Note I’m not saying I’m in favour of this app, incidentally.  Its checklist approach to the ten commandments and the phrasing of the questions it asks under each commandment heading tend to be legalistic and depressing, the opposite of what a living faith which believes in a loving God should be. I’m sure I’ve wasted £1.19 in stupider ways but I can’t think when. 

But that still doesn't make TWO's outrage justified. 

Friday, 11 February 2011

"That's just what I was thinking!"


The crocuses are coming up in my garden. Because I’m the opposite of green-fingered (orange-fingered?),  the patch where they grow – as you can see -  is lumpy and weedy and overgrown. But just when you think winter is going to go on forever and they’re never going to show, up pop these flashes of colour – purple and yellow, and is that a sliver of white? A modestly glorious sight.

I thought of my crocuses when I was watching the Late Debate on RTÉ last night. Not long ago, when Pearse Doherty opened his mouth about being tougher over the financial terms imposed by Europe, every other political party  - Labour, Fine Gael, Fianna Fáil -  jumped on him and beat him unmercifully. Nonsense, economic illiterate, cloud-cuckoo stuff. It got to the stage where you began to think “Well if ALL these guys say we gotta settle for what we’ve got, except maybe a teensy tweak to the interest rate on repayments but no more, we should be on our knees  thanking Europe that they’ve rescued us. Maybe that’s how it is”. Then suddenly, it’s not. There it is,  the Sinn Féin analysis, above surface, in vivid colour. And a growing throng of people hurrying to admire it and say that was their view all along.

On the Late Debate last night, we had Shane Ross who knows a thing or two about economics, Constantin Gurdgiev who lectures in economics at Trinity, and knock me down with a feather duster and tickle my navel, Peter Matthews, a banking expert who’s a Fine Gael candidate in the election - all nodding hard and supporting what Pearse Doherty was saying.  Add them to the list I’ve mentioned in other blogs:  Fintan O’Toole, David McWilliams, Paul Krugman, Michael Lewis...

Admittedly Pearse Doherty looks like a man in serious need of sleep. Whether it was that or over-eagerness to underscore that he was no longer a lone voice, at one point he told viewers he was “no financial expert”.  Not a good idea if you’re your party’s finance spokesman: people want to hear a voice of authority. You don’t think Enda Kenny or Eamon Gilmore  have any training or background in finance? Less modesty please, young Doherty.

TASKS TO PERFORM |
A. Translate this sentence from the blog post into Spanish: "The crocuses are coming up in my garden."
B. Copy the rows below word for word, beginning with their first line and continuing through the line that contains "86H80L75 91V96H73V101H75V113H78V119L80 121H85V124H93L95".

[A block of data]
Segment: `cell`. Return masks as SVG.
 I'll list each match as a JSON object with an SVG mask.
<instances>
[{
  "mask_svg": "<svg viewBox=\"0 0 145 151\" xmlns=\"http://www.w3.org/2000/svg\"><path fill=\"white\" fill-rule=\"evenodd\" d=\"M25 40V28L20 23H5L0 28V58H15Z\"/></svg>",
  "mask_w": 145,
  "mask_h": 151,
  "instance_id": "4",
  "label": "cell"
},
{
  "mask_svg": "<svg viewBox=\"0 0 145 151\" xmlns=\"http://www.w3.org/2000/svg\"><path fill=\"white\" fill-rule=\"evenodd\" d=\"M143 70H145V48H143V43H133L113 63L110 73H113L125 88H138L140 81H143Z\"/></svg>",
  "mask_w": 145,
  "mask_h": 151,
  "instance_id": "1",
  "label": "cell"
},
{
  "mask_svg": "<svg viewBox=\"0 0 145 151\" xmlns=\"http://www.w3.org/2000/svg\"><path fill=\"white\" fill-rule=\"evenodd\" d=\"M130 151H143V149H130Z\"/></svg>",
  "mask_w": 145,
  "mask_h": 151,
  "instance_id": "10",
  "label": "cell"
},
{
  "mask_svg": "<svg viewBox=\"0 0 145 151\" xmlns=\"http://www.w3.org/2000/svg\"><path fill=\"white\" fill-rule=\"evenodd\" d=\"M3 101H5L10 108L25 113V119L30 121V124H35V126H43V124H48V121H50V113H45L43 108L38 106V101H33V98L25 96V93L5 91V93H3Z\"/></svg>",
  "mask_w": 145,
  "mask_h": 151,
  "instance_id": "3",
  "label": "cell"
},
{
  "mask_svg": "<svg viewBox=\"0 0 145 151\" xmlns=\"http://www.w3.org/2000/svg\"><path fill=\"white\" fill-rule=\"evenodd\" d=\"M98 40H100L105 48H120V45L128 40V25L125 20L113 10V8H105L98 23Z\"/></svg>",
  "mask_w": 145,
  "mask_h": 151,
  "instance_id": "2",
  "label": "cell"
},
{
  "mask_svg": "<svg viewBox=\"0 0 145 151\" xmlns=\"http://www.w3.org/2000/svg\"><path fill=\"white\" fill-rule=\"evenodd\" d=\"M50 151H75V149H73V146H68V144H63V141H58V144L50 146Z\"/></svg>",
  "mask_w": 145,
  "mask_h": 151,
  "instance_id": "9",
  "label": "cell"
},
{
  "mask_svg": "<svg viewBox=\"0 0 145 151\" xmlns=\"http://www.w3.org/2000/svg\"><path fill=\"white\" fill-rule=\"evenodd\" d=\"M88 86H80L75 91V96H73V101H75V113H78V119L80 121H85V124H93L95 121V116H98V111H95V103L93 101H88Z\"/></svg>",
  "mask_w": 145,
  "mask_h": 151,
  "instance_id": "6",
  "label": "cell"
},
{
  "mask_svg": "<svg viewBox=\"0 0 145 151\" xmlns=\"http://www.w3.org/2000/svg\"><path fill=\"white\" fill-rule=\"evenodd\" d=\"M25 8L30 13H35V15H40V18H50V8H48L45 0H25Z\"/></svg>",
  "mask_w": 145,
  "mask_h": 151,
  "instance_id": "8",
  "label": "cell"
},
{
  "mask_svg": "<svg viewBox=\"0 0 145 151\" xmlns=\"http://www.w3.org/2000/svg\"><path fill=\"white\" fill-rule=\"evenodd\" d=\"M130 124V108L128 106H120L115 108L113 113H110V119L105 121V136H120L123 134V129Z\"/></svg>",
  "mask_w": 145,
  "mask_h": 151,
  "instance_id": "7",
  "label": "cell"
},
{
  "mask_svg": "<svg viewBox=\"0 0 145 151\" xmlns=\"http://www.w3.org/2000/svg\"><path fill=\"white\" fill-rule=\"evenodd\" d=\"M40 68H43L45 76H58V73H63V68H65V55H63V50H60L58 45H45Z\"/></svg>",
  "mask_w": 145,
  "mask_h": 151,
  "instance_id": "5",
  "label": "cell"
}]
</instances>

COMPLETE ANSWERS |
A. Los crocus están brotando en mi jardín.

B.
Segment: `cell`. Return masks as SVG.
 I'll list each match as a JSON object with an SVG mask.
<instances>
[{
  "mask_svg": "<svg viewBox=\"0 0 145 151\" xmlns=\"http://www.w3.org/2000/svg\"><path fill=\"white\" fill-rule=\"evenodd\" d=\"M25 40V28L20 23H5L0 28V58H15Z\"/></svg>",
  "mask_w": 145,
  "mask_h": 151,
  "instance_id": "4",
  "label": "cell"
},
{
  "mask_svg": "<svg viewBox=\"0 0 145 151\" xmlns=\"http://www.w3.org/2000/svg\"><path fill=\"white\" fill-rule=\"evenodd\" d=\"M143 70H145V48H143V43H133L113 63L110 73H113L125 88H138L140 81H143Z\"/></svg>",
  "mask_w": 145,
  "mask_h": 151,
  "instance_id": "1",
  "label": "cell"
},
{
  "mask_svg": "<svg viewBox=\"0 0 145 151\" xmlns=\"http://www.w3.org/2000/svg\"><path fill=\"white\" fill-rule=\"evenodd\" d=\"M130 151H143V149H130Z\"/></svg>",
  "mask_w": 145,
  "mask_h": 151,
  "instance_id": "10",
  "label": "cell"
},
{
  "mask_svg": "<svg viewBox=\"0 0 145 151\" xmlns=\"http://www.w3.org/2000/svg\"><path fill=\"white\" fill-rule=\"evenodd\" d=\"M3 101H5L10 108L25 113V119L30 121V124H35V126H43V124H48V121H50V113H45L43 108L38 106V101H33V98L25 96V93L5 91V93H3Z\"/></svg>",
  "mask_w": 145,
  "mask_h": 151,
  "instance_id": "3",
  "label": "cell"
},
{
  "mask_svg": "<svg viewBox=\"0 0 145 151\" xmlns=\"http://www.w3.org/2000/svg\"><path fill=\"white\" fill-rule=\"evenodd\" d=\"M98 40H100L105 48H120V45L128 40V25L125 20L113 10V8H105L98 23Z\"/></svg>",
  "mask_w": 145,
  "mask_h": 151,
  "instance_id": "2",
  "label": "cell"
},
{
  "mask_svg": "<svg viewBox=\"0 0 145 151\" xmlns=\"http://www.w3.org/2000/svg\"><path fill=\"white\" fill-rule=\"evenodd\" d=\"M50 151H75V149H73V146H68V144H63V141H58V144L50 146Z\"/></svg>",
  "mask_w": 145,
  "mask_h": 151,
  "instance_id": "9",
  "label": "cell"
},
{
  "mask_svg": "<svg viewBox=\"0 0 145 151\" xmlns=\"http://www.w3.org/2000/svg\"><path fill=\"white\" fill-rule=\"evenodd\" d=\"M88 86H80L75 91V96H73V101H75V113H78V119L80 121H85V124H93L95 121V116H98V111H95V103L93 101H88Z\"/></svg>",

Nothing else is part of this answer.